Warum sollte Microsoft keine Antiviren-Produkte anbieten? Der Vergleich mit einem Buchhalter, der seine eigenen Bücher prüft, hinkt doch sehr stark. Demnach dürfte Microsoft auch keine Personal Firewall und Antispyware-Software integrieren. Ich werde bei solchen Diskussionen einfach das Gefühl nicht los, dass hier Symantec seine massiven Antiviren-Umsätze wegschmelzen sieht. Doch soweit ist es noch nicht. Der Antiviren-Client ist bei Microsoft kostenpflichtig. Erst wenn dieser gratis und als Bestandteil des Betriebssystem abgegeben wird, werden die Umsätze der heutigen Marktführer in grossem Masse zurückgehen. Da kommen bei mir sofort Erinnerungen an den einstigen Browser-Krieg zwischen Microsoft und Netscape auf. Doch damals ging es wenigstens um eine Software, die dem Anwender Zusatzfunktionen brachte und die Zukunft des Internets stark beeinflussen konnte.





Ich sehe absolut nicht ein, weshalb ich nach dem Kauf eines Betriebssystems nochmals Geld ausgeben muss, um damit überhaupt arbeiten zu können. Bei Windows ist das heute aber der Fall, denn eine Antiviren-Lösung gehört zu den zwingenden Anwendungen. Als Kunde möchte ich aber einfach einen Computer kaufen, bei dem ich nicht noch zwingend weitere Software-Produkte zusätzlich beziehen muss.
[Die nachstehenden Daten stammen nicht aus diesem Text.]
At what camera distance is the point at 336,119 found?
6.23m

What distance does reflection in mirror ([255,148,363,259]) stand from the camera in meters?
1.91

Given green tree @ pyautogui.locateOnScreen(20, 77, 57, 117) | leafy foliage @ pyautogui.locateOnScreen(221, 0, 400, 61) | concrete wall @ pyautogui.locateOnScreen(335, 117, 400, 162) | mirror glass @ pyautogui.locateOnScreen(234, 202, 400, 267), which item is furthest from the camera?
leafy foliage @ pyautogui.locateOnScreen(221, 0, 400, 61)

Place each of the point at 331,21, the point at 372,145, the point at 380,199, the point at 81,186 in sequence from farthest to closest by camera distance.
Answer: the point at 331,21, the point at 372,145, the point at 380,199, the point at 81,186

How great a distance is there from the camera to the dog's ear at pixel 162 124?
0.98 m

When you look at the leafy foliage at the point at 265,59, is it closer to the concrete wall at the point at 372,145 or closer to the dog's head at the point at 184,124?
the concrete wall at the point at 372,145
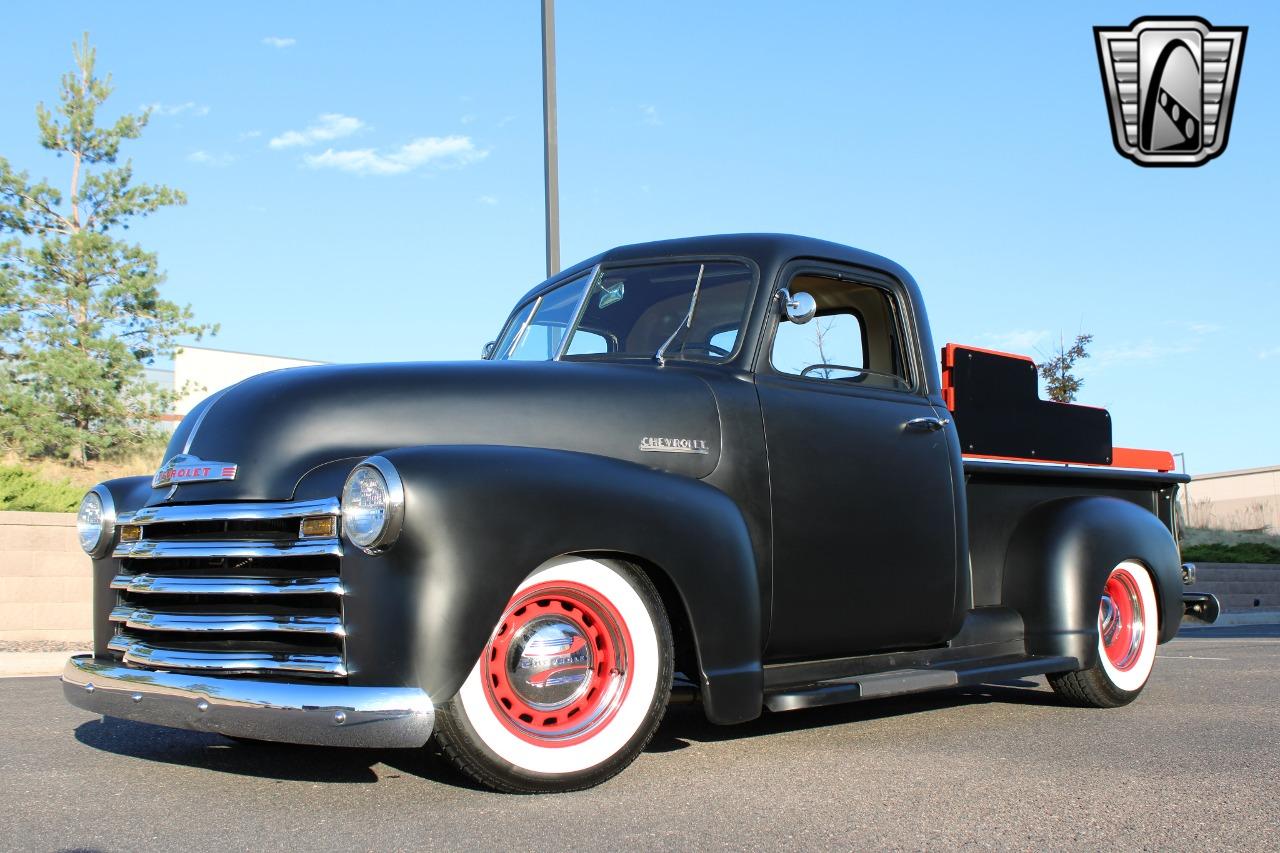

Eigentlich würde ich es sogar begrüssen, wenn Microsoft ein Antiviren-Tool fest in Windows integriert. Lange genug konnten sich Antiviren-Hersteller mit für den Kunden oft nicht transparenten Produkten eine goldene Nase verdienen. Wer heute in einem Kaufhaus vor dem Software-Regal steht, wird regelrecht erschlagen von Client-Security-Paketen. Kaum jemand hat dabei noch den Überblick, welches Produkt wirklich nötig ist und wovor es genau schützt. Dabei wird auch geschickt mit der Angst gespielt. Da kann es nicht schlecht sein, wenn der elementare Schutz bereits mit dem Betriebssystem mitkommt. Dabei muss natürlich gewährleistet sein, dass sich Drittprodukte einfach und ohne Probleme installieren und nutzen lassen.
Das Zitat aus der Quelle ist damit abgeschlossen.